What apparently nobody checked in the Thuringian LKA, were the backgrounds of the two Italians in the vehicle. Nor why they were both in Naples in February 2014. Such an examination would have brought the investigators on an exciting development.

Michele S. * and Paolo H. * do not live in Italy but in Hannover. Just like a wide-ranging relationship of wives, siblings, brothers-in-law, uncles, aunts, sons and daughters. According to the SPIEGEL and the MDR, traces of this family network lead to one of the most powerful mafia organizations in the world: the Calabrian 'Ndrangheta.

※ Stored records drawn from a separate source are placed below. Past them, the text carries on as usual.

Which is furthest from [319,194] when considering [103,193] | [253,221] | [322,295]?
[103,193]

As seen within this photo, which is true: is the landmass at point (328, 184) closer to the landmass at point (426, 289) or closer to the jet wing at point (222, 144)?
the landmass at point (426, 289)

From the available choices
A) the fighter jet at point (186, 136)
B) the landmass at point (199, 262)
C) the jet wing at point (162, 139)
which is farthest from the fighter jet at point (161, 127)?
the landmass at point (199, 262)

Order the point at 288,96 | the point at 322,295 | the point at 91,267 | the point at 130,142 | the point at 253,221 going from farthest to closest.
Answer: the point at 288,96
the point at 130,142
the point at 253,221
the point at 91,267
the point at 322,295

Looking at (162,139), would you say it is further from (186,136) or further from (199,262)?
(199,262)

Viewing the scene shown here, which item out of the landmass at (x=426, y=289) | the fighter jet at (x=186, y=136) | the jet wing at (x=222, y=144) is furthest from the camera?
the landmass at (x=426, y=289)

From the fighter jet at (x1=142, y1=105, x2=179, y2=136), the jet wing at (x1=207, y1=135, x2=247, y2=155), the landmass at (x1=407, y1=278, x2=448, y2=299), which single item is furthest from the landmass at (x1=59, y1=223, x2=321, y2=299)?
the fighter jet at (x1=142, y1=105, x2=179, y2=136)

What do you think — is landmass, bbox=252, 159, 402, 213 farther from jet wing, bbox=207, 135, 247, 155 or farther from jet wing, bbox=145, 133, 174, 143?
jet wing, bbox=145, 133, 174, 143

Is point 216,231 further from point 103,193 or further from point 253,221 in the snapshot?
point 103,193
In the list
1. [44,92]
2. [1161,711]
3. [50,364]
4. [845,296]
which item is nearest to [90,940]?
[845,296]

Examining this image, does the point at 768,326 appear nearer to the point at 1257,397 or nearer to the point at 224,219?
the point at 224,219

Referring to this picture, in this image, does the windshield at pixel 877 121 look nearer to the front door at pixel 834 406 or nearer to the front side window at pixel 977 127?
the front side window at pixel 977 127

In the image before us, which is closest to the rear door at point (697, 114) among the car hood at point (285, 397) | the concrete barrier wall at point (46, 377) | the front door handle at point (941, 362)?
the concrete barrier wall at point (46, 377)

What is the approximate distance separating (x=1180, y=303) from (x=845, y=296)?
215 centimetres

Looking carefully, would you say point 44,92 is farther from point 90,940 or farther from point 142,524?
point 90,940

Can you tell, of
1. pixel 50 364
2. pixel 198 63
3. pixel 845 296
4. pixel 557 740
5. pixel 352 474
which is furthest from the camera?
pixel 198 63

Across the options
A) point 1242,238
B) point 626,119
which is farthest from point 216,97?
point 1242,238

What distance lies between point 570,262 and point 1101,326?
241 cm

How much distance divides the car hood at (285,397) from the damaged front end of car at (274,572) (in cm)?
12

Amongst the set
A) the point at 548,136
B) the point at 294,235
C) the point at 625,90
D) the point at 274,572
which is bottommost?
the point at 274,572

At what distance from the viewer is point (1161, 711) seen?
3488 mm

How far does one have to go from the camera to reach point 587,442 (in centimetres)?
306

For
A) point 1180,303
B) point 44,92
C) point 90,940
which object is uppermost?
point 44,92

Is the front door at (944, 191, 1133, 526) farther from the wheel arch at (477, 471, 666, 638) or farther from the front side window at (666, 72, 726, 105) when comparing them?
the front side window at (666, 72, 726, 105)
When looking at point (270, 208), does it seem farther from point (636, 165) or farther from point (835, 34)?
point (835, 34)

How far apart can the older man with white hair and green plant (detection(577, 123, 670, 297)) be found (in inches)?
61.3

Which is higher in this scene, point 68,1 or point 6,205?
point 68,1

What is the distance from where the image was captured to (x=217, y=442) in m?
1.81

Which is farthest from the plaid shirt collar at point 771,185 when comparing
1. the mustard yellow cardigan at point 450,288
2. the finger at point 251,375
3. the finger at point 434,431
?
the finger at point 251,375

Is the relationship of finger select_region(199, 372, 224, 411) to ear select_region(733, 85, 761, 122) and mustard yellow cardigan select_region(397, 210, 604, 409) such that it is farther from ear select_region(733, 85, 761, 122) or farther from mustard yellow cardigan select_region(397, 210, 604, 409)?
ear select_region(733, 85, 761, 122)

Among other things, the wife of Michele S. from the Calabrian Ferrazzo clan come. As early as 2008, the BKA registered activities of the clan in Germany, including in Baden-Württemberg and North Rhine-Westphalia. According to an internal list of persons, Paolo H. also has connections to the Ferrazzo clan. One of his nephews is said to have married into the Calabrian mafia group.

Contact persists

These two Italians with connections to the 'Ndrangheta were caught in the counterfeiting operation in Naples together with a suspected Armenian mafia member from Erfurt. But the prosecutor Gera apparently did not see this connection. She informed on request that was not determined against the two Italians in Thuringia, because there was no suspicion of a crime. That is why they were not further examined.

The suspicion that Armenian and Italian mafia could work together is not new. A few years ago, Thuringian investigators had determined that alleged Armenian mafia members, including the counterfeiters, had taken over an Italian restaurant in Erfurt. This should have previously been in the hands of members of a 'Ndrangheta cell.

In any case, the contact between the Armenian counterfeiter and one of the two Italians with 'Ndrangheta connections continues. According to SPIEGEL and MDR information, both were checked together in a car at a traffic control in Erfurt on July 28 this year. What Paolo H. did in Erfurt, the police could not find out yet.

The LKA Lower Saxony, which is responsible for the two Italians, is also holding back. On request, it is merely confirmed that the counterfeit fund in Naples is known to the authority. Investigations in the specific case but there was none. The BKA announced that it would not comment on data protection reasons on persons and procedures.